The Father arrives in the basement, looming over the figure of the mother, which is unmoved. He drops to his knees, and unkindly grabs her arm. With a swift motion he separates it from her body, revealing red pearl-like filler. He begins eating it. He tosses the arm to the side, and yanks her head off, scooping out the contents to devour.
posted by FirstMateKate (4 comments total)
 
First thoughts from me and other people I'm watching the show with:
-Beware the cannibals finds meaning in the end scene
-Is the Father stealing her memories? Is that what happened to JD2's girl? He said she's from the outside, like JD1.
-Did the first scene in the first episode, of Lacey running towards the no-end house, happen before or after the present?
-mother's innards are very reminiscent of pomegranate pearls, I wonder if this is a Persephone and the underworld shout-out? If so, it's wise of Jules to not eat the food.
posted by FirstMateKate at 1:58 PM on October 3, 2017 [2 favorites]


Also, again, no jump scares, but good GOD is this show unsettling? John Carroll Lynch is doing a very, very good job of being just...unnerving. In a way you can't quite pin down. I love it. Especially when he starts the record while Jules and Margot are fighting, it's playing Remember by the Shangri Las. So, so creepy in this context.
posted by FirstMateKate at 2:05 PM on October 3, 2017 [1 favorite]

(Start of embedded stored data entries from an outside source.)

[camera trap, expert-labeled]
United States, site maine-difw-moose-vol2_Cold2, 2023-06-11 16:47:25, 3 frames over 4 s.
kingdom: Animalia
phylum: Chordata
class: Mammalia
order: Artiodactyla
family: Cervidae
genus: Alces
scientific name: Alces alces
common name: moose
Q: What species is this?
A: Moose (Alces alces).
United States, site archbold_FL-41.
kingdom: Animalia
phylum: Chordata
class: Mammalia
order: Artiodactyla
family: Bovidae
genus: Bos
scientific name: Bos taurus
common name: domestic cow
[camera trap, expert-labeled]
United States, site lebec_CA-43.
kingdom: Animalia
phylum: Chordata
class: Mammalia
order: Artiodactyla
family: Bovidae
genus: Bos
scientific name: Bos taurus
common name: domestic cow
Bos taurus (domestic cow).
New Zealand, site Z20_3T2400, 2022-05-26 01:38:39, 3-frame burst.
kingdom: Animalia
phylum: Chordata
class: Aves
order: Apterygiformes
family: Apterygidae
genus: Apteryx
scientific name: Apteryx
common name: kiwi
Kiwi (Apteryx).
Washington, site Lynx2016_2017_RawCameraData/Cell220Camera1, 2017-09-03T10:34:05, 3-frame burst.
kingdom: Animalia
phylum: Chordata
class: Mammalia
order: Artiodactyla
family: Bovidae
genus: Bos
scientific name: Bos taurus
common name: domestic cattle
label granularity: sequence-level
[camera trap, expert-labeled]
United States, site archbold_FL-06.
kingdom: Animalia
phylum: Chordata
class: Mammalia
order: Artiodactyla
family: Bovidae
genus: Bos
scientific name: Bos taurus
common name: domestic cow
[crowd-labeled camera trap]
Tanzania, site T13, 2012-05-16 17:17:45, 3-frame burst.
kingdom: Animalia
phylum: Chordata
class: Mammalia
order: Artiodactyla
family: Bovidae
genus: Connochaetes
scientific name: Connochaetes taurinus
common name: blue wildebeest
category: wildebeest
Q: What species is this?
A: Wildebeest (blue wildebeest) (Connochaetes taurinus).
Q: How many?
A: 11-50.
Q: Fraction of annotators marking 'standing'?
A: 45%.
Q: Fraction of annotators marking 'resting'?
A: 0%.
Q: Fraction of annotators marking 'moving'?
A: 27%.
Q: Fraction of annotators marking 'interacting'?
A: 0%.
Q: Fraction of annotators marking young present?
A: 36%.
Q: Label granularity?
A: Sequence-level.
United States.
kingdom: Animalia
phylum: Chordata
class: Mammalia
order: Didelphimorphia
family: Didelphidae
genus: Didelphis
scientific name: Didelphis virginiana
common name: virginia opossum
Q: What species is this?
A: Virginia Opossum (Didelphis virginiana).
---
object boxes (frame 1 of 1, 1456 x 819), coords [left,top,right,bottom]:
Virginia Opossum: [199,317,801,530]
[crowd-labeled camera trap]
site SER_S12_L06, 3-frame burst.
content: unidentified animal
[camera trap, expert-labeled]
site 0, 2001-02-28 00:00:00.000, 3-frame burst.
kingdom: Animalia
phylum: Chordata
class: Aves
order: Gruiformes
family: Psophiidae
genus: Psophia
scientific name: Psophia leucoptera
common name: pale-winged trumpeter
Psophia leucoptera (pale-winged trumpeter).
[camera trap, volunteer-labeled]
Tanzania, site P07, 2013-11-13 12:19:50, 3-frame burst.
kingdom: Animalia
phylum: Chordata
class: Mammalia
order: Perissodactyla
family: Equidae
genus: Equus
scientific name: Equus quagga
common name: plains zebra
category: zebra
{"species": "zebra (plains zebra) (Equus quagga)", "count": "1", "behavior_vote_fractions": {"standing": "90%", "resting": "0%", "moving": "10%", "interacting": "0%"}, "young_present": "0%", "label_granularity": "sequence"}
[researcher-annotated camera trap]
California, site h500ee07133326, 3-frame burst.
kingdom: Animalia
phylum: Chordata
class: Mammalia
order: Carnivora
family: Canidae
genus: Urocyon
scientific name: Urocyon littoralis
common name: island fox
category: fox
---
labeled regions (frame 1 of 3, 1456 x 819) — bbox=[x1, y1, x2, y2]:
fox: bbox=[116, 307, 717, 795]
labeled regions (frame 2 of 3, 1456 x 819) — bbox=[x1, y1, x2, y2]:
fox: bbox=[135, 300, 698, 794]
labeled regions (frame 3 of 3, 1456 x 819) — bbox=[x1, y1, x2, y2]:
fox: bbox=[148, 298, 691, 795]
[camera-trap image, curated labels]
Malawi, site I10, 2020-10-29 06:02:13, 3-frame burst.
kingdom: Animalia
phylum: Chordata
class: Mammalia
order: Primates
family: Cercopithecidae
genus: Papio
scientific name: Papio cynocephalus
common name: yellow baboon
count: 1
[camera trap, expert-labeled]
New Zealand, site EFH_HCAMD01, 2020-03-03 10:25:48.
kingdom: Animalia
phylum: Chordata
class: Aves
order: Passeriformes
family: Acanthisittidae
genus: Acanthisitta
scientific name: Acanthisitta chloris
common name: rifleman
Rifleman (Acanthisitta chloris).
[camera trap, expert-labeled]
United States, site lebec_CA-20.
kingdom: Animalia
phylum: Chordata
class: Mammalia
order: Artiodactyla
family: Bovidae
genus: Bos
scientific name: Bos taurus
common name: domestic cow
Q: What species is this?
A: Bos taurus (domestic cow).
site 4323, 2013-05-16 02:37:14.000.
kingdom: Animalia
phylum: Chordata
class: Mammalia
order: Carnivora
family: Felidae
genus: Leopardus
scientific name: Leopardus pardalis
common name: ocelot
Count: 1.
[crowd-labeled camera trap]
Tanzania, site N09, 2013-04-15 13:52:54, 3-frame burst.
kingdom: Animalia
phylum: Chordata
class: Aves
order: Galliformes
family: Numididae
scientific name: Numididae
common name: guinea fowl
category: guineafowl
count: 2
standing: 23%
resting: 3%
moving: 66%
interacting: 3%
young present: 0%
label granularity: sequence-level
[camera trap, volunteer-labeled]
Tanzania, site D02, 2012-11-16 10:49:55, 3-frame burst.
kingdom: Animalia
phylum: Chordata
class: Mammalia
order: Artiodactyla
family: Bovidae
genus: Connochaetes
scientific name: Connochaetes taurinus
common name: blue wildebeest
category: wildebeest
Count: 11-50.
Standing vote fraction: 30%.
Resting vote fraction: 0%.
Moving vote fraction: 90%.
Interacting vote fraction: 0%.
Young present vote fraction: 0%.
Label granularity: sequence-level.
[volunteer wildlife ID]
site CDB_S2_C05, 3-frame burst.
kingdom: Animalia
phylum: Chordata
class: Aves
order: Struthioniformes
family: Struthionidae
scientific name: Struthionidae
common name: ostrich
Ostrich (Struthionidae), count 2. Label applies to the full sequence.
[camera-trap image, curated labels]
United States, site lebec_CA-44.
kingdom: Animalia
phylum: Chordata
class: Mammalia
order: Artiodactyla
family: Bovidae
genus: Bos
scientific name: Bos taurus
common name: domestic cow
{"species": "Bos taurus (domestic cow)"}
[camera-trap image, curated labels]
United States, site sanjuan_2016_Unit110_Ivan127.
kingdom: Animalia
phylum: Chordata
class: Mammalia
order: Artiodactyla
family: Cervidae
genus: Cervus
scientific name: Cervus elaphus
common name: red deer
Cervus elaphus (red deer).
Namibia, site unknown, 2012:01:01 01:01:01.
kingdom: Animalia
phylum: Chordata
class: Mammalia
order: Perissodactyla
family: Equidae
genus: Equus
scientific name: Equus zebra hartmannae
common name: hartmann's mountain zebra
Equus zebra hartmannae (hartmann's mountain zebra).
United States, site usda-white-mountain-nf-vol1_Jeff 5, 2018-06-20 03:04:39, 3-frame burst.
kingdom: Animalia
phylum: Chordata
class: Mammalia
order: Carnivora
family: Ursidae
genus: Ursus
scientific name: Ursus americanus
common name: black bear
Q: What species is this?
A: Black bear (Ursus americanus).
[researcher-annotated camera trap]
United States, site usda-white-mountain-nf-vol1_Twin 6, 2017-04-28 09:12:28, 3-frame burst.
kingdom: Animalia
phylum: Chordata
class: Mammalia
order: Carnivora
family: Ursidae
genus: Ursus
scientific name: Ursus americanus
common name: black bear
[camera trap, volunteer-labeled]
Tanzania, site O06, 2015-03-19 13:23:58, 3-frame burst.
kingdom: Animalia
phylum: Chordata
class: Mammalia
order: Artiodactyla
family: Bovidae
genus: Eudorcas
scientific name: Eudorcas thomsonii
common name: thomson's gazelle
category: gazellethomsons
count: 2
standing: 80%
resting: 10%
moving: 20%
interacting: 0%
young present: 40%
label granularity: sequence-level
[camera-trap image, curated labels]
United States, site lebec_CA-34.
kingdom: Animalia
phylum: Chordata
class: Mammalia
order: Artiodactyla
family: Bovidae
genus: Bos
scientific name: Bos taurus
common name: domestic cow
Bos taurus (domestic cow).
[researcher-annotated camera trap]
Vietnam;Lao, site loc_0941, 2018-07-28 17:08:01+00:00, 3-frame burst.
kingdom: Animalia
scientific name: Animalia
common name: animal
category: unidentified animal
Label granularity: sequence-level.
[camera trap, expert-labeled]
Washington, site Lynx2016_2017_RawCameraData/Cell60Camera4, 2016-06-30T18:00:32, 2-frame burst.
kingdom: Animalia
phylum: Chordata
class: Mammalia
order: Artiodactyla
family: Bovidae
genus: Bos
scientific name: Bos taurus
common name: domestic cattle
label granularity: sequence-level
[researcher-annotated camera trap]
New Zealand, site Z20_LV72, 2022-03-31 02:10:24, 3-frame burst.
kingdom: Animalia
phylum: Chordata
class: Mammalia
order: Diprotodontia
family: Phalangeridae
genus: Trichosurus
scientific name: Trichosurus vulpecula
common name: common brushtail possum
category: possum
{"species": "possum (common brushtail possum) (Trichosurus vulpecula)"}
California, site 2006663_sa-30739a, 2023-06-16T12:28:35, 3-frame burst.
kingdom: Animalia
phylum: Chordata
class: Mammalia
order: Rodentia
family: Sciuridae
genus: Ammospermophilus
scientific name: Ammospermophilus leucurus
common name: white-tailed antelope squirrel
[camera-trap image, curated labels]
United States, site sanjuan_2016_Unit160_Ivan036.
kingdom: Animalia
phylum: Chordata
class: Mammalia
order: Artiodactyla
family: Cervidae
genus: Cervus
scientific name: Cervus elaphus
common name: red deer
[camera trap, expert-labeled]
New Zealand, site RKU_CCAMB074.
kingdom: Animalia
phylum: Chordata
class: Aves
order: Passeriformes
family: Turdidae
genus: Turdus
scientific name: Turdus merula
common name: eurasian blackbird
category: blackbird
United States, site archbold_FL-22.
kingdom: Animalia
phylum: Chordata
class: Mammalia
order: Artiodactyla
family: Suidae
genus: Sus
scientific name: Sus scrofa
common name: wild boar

I continue to like this, and at this point it seems much stronger than Candle Cove. It definitely has the feeling of the characters being trapped inside the house's dream, with the house feeding off of their memories, emotions, and thoughts. Another aspect that might come into play is the house creating doppelgangers that it then sends out into top-level reality to do its work. The more that I'm writing, the more it feels like the general cosmology of the Twin Peaks universe, with the House serving the same basic function as the lodges.

I'm excited about tonight's episode! Also glad about the format (six episodes and distinct stories each season), because it means we get at least some sort of end to the story.
posted by codacorolla at 8:39 AM on October 4, 2017


Jules obviously had an abortion, right?